**Problem details**. What appears from the first line of the records below through the line containing "Researchers investigated whether" must be reproduced verbatim.

:: Dataset records ::

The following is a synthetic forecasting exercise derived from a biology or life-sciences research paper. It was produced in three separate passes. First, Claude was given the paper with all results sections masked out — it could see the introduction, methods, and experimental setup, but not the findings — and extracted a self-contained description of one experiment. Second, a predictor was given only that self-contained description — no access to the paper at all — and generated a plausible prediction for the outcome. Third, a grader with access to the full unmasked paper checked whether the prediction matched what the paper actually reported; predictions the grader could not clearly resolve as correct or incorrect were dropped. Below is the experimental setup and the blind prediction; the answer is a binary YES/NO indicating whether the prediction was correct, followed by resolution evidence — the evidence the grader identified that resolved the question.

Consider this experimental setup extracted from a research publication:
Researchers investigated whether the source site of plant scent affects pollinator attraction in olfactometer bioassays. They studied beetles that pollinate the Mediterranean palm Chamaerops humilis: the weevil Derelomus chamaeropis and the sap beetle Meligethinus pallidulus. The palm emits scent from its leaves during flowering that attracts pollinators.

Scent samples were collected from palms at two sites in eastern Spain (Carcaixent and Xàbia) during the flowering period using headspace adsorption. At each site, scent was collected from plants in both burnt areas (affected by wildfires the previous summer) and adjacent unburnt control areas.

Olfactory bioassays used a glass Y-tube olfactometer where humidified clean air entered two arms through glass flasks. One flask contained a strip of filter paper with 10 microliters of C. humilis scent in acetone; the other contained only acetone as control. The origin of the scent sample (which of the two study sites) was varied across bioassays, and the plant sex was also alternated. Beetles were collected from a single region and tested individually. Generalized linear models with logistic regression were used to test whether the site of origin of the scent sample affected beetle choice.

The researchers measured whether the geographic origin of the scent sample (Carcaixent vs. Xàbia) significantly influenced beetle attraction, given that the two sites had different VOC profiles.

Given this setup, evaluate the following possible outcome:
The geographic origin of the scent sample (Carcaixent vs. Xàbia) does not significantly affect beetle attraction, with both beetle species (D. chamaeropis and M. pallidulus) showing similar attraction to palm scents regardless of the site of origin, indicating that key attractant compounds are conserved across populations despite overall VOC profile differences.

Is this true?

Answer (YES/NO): YES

:::

**Written reply**.
The following is a synthetic forecasting exercise derived from a biology or life-sciences research paper. It was produced in three separate passes. First, Claude was given the paper with all results sections masked out — it could see the introduction, methods, and experimental setup, but not the findings — and extracted a self-contained description of one experiment. Second, a predictor was given only that self-contained description — no access to the paper at all — and generated a plausible prediction for the outcome. Third, a grader with access to the full unmasked paper checked whether the prediction matched what the paper actually reported; predictions the grader could not clearly resolve as correct or incorrect were dropped. Below is the experimental setup and the blind prediction; the answer is a binary YES/NO indicating whether the prediction was correct, followed by resolution evidence — the evidence the grader identified that resolved the question.

Consider this experimental setup extracted from a research publication:
Researchers investigated whether the source site of plant scent affects pollinator attraction in olfactometer bioassays. They studied beetles that pollinate the Mediterranean palm Chamaerops humilis: the weevil Derelomus chamaeropis and the sap beetle Meligethinus pallidulus. The palm emits scent from its leaves during flowering that attracts pollinators.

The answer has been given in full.